■ **Document text**:
--
Everything at Devon slowly changed and slowly harmonized with what had gone before. So it was logical to hope that since the buildings and the Deans and the curriculum could achieve this, I could achieve, perhaps unknowingly already had achieved, this growth and harmony myself. [...] The tree was not only stripped by the cold season, it seemed weary from age, enfeebled, dry. I was thankful, very thankful that I had seen it. So the more things remain the same, the more they change after all—plus c’est la même chose, plus ça change. Nothing endures, not a tree, not love, not even a death by violence.
Richard has something of the inverse experience. He had convinced himself by aggressively compartmentalizing that he had left Hampden unaffected by Bunny's death, and is only now coming to terms with the permanent impact it had on him. His conclusion is a lot more pessimistic, too: Richard does not think he'll ever truly be able to move on.
But walking through it all was one thing; walking away, unfortunately, has proved to be quite another, and though once I thought I had left that ravine forever on an April afternoon long ago, now I am not so sure. [...] I suppose at one time in my life I might have had any number of stories, but now there is no other. This is the only story I will ever be able to tell.
All around, Bunny comes off as a very intentional subversion of Finny, a grittier and perhaps more modern take. In A Separate Peace Finny's naivete verging on social ineptitude, along with his general unawareness of his privilege, comes off as charming to most readers, even as it grates on Gene's nerves. The Secret History is a lot more blunt about the kind of casual bigotry that arises from being raised in the particular bubble that Finny and Bunny were.
--
Records of scene-based questions
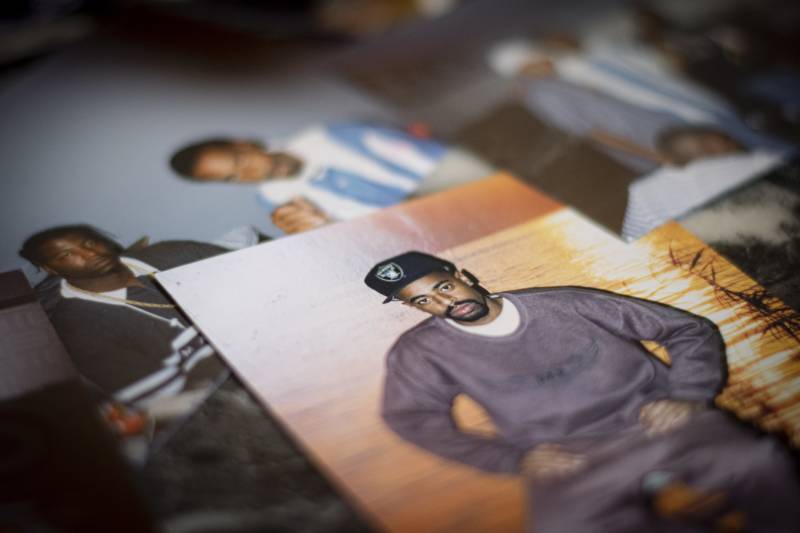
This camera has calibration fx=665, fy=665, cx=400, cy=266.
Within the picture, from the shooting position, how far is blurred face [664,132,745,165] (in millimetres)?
1087

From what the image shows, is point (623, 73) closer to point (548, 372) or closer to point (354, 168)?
point (354, 168)

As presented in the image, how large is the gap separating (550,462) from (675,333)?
0.80 ft

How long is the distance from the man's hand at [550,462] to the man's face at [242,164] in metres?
0.58

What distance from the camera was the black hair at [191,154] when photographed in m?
1.01

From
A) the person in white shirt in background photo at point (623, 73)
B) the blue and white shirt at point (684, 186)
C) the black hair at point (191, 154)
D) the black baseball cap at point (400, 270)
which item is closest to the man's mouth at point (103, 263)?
the black hair at point (191, 154)

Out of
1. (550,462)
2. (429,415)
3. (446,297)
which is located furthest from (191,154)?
(550,462)

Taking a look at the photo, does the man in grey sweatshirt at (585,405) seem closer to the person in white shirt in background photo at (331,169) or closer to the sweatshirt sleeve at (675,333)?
the sweatshirt sleeve at (675,333)

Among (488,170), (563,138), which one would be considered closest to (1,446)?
(488,170)

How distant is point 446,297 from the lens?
2.58 feet

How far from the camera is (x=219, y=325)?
745 mm

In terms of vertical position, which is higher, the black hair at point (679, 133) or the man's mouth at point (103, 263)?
the black hair at point (679, 133)

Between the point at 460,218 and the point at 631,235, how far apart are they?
0.24m

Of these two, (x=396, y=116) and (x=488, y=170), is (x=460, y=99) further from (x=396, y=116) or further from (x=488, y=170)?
(x=488, y=170)

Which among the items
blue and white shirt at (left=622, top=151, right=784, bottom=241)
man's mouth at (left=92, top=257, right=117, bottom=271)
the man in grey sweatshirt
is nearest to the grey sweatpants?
the man in grey sweatshirt
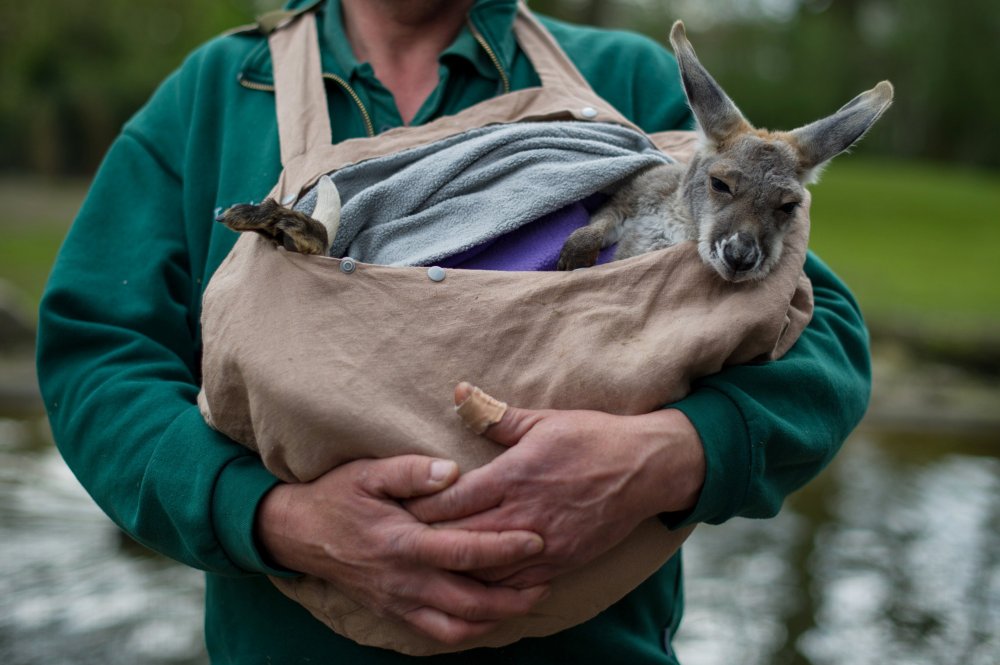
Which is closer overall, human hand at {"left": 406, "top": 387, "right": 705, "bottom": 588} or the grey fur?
human hand at {"left": 406, "top": 387, "right": 705, "bottom": 588}

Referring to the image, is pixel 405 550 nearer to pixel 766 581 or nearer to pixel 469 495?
pixel 469 495

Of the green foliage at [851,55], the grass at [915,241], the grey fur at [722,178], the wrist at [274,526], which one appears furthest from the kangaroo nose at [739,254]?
the green foliage at [851,55]

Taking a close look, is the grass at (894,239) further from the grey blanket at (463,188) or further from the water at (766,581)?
the grey blanket at (463,188)

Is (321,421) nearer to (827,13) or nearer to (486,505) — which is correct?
(486,505)

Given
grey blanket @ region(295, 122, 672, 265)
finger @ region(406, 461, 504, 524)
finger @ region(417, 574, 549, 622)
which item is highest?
grey blanket @ region(295, 122, 672, 265)

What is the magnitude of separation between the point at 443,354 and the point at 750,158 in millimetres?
839

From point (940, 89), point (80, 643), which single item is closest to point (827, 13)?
point (940, 89)

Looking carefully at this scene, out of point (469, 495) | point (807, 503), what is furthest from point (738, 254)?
point (807, 503)

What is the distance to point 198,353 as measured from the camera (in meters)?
2.37

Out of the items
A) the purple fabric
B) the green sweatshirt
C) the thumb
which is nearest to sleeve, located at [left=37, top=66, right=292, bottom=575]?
the green sweatshirt

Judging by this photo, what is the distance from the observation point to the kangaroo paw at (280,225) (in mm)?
1829

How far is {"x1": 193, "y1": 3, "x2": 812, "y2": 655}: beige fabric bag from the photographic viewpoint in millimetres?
1823

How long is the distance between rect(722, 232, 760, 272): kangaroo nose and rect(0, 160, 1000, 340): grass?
7.33 m

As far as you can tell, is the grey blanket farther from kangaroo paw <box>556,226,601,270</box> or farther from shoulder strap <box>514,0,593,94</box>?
shoulder strap <box>514,0,593,94</box>
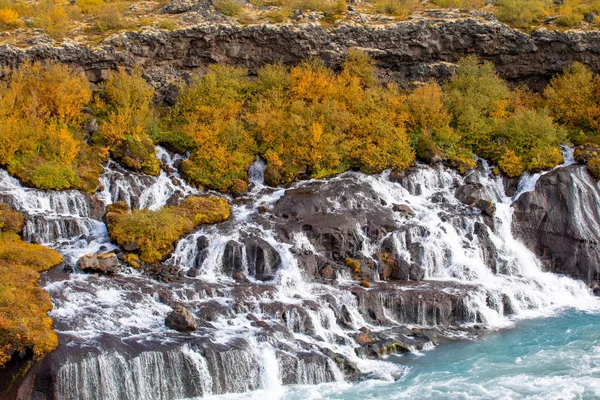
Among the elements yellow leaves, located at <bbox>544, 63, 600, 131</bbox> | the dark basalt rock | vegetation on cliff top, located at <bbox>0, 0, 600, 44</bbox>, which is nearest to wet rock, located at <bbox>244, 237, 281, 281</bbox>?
the dark basalt rock

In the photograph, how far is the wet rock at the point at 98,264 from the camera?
29.0 meters

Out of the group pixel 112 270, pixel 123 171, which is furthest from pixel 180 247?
pixel 123 171

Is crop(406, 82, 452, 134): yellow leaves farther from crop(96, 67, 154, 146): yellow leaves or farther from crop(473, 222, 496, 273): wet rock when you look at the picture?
crop(96, 67, 154, 146): yellow leaves

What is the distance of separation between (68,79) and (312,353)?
26.4 metres

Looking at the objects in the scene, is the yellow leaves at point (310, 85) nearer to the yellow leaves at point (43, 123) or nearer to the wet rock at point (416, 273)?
the yellow leaves at point (43, 123)

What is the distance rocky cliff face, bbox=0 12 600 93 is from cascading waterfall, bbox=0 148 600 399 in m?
11.7

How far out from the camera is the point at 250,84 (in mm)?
48031

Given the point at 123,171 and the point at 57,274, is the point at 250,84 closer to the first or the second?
the point at 123,171

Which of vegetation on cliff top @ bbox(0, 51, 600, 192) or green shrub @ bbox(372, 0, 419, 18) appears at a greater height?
green shrub @ bbox(372, 0, 419, 18)

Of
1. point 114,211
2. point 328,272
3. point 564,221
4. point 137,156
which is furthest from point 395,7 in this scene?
point 114,211

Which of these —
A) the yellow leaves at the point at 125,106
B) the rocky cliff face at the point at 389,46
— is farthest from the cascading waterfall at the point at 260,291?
the rocky cliff face at the point at 389,46

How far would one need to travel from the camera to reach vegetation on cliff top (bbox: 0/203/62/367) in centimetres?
2223

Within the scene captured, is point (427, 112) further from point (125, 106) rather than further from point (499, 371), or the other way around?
point (499, 371)

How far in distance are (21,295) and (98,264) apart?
15.2ft
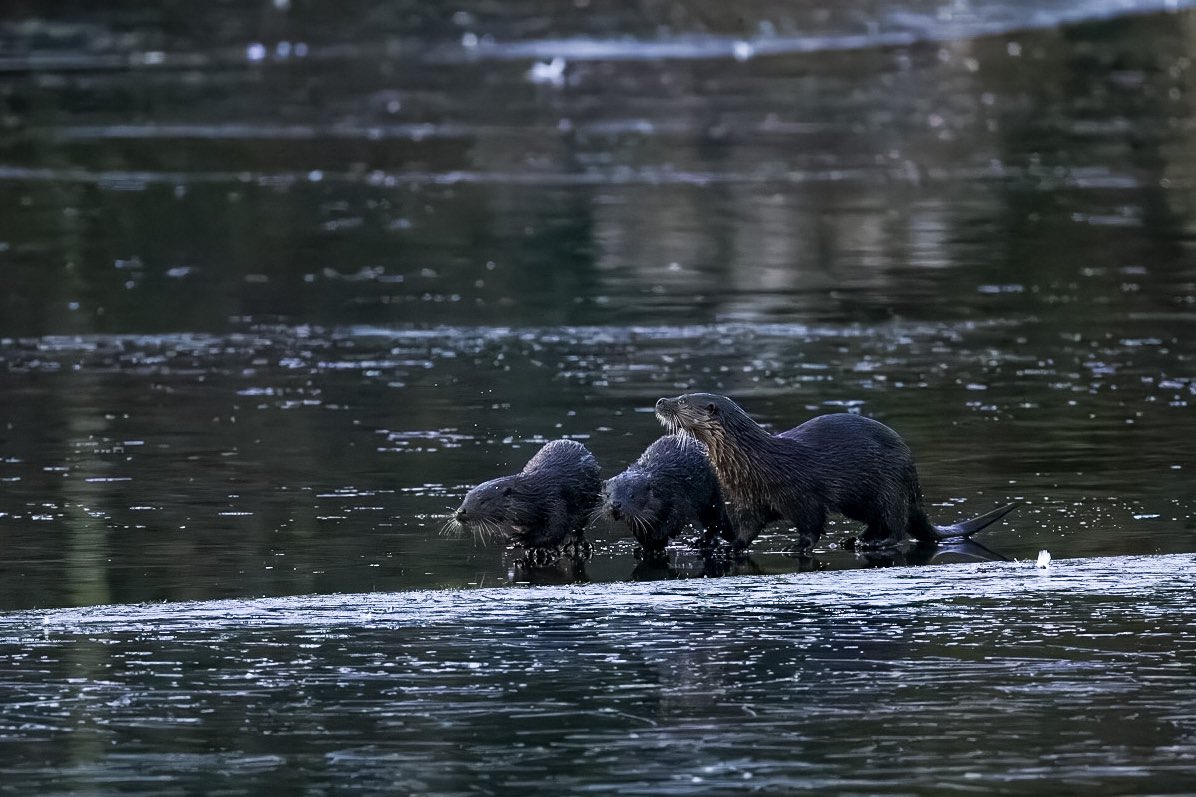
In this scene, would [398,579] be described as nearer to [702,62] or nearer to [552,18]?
[702,62]

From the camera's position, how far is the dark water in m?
6.62

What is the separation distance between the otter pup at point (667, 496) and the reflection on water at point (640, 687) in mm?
709

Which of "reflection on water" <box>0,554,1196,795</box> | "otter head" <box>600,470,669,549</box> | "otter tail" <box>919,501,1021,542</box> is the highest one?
"otter head" <box>600,470,669,549</box>

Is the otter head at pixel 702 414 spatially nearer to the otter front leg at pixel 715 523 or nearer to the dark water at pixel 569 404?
the otter front leg at pixel 715 523

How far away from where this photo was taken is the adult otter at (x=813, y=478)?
9219 millimetres

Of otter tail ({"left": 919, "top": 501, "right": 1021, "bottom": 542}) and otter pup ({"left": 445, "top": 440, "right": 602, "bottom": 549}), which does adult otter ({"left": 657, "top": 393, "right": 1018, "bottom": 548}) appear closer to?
otter tail ({"left": 919, "top": 501, "right": 1021, "bottom": 542})

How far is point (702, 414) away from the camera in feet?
30.8

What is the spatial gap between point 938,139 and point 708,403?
1743 cm

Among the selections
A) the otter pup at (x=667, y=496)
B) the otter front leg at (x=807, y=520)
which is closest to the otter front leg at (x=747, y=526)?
the otter front leg at (x=807, y=520)

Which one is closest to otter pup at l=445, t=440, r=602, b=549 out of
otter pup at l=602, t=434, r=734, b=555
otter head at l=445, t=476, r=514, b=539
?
otter head at l=445, t=476, r=514, b=539

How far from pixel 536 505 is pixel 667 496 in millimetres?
507

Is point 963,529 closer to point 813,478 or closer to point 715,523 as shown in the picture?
point 813,478

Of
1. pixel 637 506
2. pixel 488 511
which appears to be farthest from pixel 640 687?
pixel 488 511

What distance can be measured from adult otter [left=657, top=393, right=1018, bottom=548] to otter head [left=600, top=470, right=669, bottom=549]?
--
■ **Work instructions**:
1. In the comparison of the two novels, what does Richard not think he'll ever truly be able to do?
2. Do these statements agree with the comparison of the two novels? (a) The Secret History is described as blunt about the casual bigotry that comes from a privileged upbringing. (b) Richard's conclusion is described as more optimistic. (c) The tree at Devon is described as stripped by the cold season.

■ **Full solutions**:
1. Move on.

2.
(a) Yes: "The Secret History is a lot more blunt about the kind of casual bigotry that arises from being raised in the particular bubble that Finny and Bunny were."
(b) No: "His conclusion is a lot more pessimistic, too"
(c) Yes: "The tree was not only stripped by the cold season"